══ PASAJE SELECCIONADO ══

Colombia está al filo de la navaja. A cinco años de la firma del Acuerdo de Paz entre el Estado y la guerrilla de las FARC–EP para terminar con el conflicto armado, hay avances incuestionables, pero también preocupantes señales de deterioro que pueden malograr el objetivo superior de lograr esa paz grande que los colombianos anhelamos.
Desde el punto de vista de los avances, hay por lo menos tres asuntos para destacar: el primero es que el conflicto armado, tal como lo conocimos sobre todo en las últimas tres décadas, terminó. El fin del principal grupo guerrillero que puso en vilo la estabilidad nacional y ocasionó innumerables atrocidades y afectaciones humanitarias, es un hecho. Más de 13.000 combatientes dejaron las armas en un proceso que ha producido la admiración de la comunidad internacional.
Este es un proceso que debe entenderse de manera acumulativa con la desactivación gradual de otros factores de violencia, en especial dos: la caída en la primera mitad de los noventa de los dos grandes carteles de la droga mundialmente reputados, así como el desarme de más de 30.000 integrantes de grupos paramilitares que se llevó a cabo en los albores de este siglo. Así, hemos logrado llegar a unos niveles de violencia que, si bien no son óptimos, son muy inferiores a los que vivimos en el pasado y nos sitúa en la media de la violencia homicida en América Latina.
El avance en los temas de justicia, verdad y reparación es sin duda el segundo aspecto para resaltar. La Jurisdicción Especial de Paz (JEP), que se creó producto del Acuerdo, ha mostrado progresos significativos en esclarecer y juzgar el secuestro, delito que cometieron de manera sistemática las FARC con un saldo de cerca de 21.400 víctimas, y el de los llamados “falsos positivos”, asesinatos que ilegítimamente presentaron miembros de las fuerzas militares como bajas en combate, delito del cual la JEP reporta al menos 6.400 víctimas.

═══
══ CONJUNTO DE LÍNEAS ══

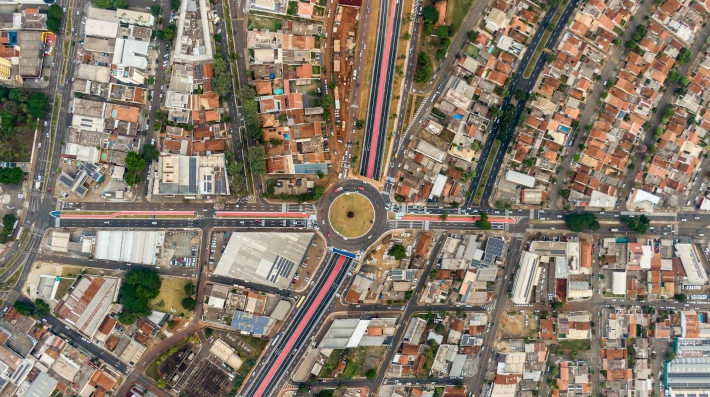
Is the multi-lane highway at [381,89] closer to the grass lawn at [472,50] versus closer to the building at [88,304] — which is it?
the grass lawn at [472,50]

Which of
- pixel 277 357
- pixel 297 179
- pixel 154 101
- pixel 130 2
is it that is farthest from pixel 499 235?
pixel 130 2

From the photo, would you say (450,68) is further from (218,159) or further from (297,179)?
(218,159)

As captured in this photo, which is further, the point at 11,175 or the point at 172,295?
the point at 172,295

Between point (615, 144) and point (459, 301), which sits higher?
point (615, 144)

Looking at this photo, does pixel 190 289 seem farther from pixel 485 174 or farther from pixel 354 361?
pixel 485 174

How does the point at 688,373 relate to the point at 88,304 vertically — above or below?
above

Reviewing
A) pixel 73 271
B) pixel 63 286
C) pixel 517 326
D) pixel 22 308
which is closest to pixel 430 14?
pixel 517 326

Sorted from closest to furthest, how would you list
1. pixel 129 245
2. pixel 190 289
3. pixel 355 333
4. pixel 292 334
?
pixel 129 245 → pixel 190 289 → pixel 355 333 → pixel 292 334
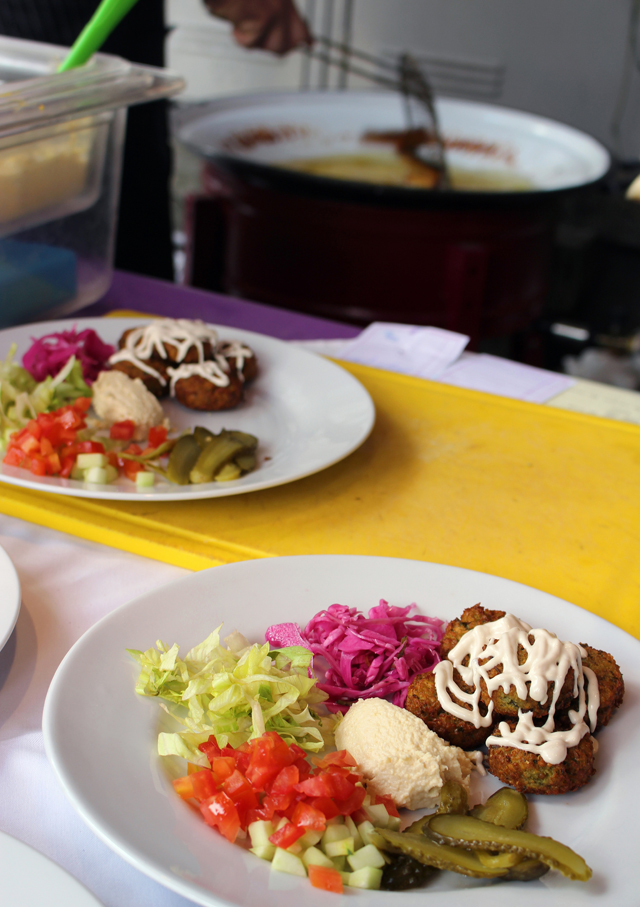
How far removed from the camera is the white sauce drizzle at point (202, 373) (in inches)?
63.9

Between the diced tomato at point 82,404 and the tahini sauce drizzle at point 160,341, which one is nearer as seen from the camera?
the diced tomato at point 82,404

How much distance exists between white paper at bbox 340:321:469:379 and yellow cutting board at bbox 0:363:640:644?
0.35 metres

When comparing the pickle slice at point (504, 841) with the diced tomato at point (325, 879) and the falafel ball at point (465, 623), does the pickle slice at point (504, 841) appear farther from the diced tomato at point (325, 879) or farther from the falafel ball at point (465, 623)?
the falafel ball at point (465, 623)

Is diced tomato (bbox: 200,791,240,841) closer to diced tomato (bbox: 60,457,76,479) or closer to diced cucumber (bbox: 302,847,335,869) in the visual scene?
diced cucumber (bbox: 302,847,335,869)

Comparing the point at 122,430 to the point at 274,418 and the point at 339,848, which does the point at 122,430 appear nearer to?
the point at 274,418

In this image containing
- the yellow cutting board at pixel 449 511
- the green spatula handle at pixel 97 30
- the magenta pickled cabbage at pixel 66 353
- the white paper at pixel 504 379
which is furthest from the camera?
the white paper at pixel 504 379

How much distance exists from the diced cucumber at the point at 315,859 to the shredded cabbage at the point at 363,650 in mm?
225

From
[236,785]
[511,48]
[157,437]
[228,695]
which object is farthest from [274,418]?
[511,48]

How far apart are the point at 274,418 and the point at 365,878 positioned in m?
1.03

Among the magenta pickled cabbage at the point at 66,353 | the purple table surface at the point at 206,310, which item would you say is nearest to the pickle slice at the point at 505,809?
the magenta pickled cabbage at the point at 66,353

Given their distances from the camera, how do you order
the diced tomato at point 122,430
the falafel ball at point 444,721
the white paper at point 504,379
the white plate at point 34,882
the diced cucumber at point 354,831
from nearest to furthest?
1. the white plate at point 34,882
2. the diced cucumber at point 354,831
3. the falafel ball at point 444,721
4. the diced tomato at point 122,430
5. the white paper at point 504,379

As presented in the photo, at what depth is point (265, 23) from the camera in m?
3.37

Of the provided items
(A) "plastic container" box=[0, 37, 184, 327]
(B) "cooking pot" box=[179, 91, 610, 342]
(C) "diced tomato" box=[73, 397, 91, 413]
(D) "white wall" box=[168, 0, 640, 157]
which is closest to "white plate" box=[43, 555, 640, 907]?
(C) "diced tomato" box=[73, 397, 91, 413]

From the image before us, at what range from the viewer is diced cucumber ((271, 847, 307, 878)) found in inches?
27.5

═══

## TAREAS POR REALIZAR
1 - Según el texto sobre el Acuerdo de Paz en Colombia, ¿cuántos combatientes de las FARC–EP dejaron las armas?
2 - Enumere todas las cifras de personas (combatientes, integrantes o víctimas) que menciona el texto sobre el Acuerdo de Paz en Colombia, indicando a quiénes corresponde cada una.
3 - Escriba la continuación del texto sobre el Acuerdo de Paz en Colombia a partir de su última oración.
Las líneas constituyen un material independiente del pasaje.

## RESULTADOS POR TAREA
1 - Más de 13.000 combatientes.

2 -
- Más de 13.000 combatientes que dejaron las armas.
- Más de 30.000 integrantes de grupos paramilitares desarmados.
- Cerca de 21.400 víctimas del secuestro cometido por las FARC.
- Al menos 6.400 víctimas de los llamados "falsos positivos".

3 -
Que los comandantes de las FARC reconozcan su responsabilidad y el daño ocasionado, así como que agentes del Estado estén aportando al esclarecimiento de los “falsos positivos”, era algo inimaginable para los colombianos y, en particular, para las víctimas. La decisión reciente de la Corte Penal Internacional de cerrar la indagación preliminar sobre Colombia abierta desde hace 17 años, respalda la idea de que vamos por la vía correcta y ajustada a los estándares internacionales en materia de hacer justicia frente a las atrocidades cometidas durante el conflicto armado.
Falta por supuesto mucho camino por recorrer. Está, por ejemplo, el asunto muy divisivo y controversial entre los colombianos de definir las penas que deberán cumplir los comandantes de las FARC y los efectos sobre sus derechos políticos. También falta mayor celeridad en la reparación a víctimas y en la búsqueda de desaparecidos; mientras que el año entrante la Comisión de la Verdad entregará su informe que esperamos nos ayude a entender que nos pasó y a reconciliarnos.
El tercer asunto a destacar tiene que ver con el impulso que el actual Gobierno le ha dado a la implementación de los programas de desarrollo con enfoque territorial (PDET) contemplados en el Acuerdo de Paz. Estos programas buscan de manera participativa transformar las condiciones de las zonas más afectadas por el conflicto, en donde confluyen extrema pobreza, fragilidad institucional, altos índices de violencia y diversas economías criminales. Es particularmente significativo el esfuerzo en materia de planeación y de alineación de las autoridades regionales y locales para que se involucren activamente en la implementación de estos programas, cuya ejecución está prevista para 15 años.
No obstante, al paso que vamos, se calcula que lograrlo tardará cerca de 50 años. El ritmo de ejecución se ha visto afectado, primero porque las capacidades y recursos del Estado son insuficientes, algo que la pandemia recrudeció. Además, no se han puesto en marcha un número importante de los planes nacionales en materia de vías, salud, educación y otros, fundamentales para el desarrollo rural.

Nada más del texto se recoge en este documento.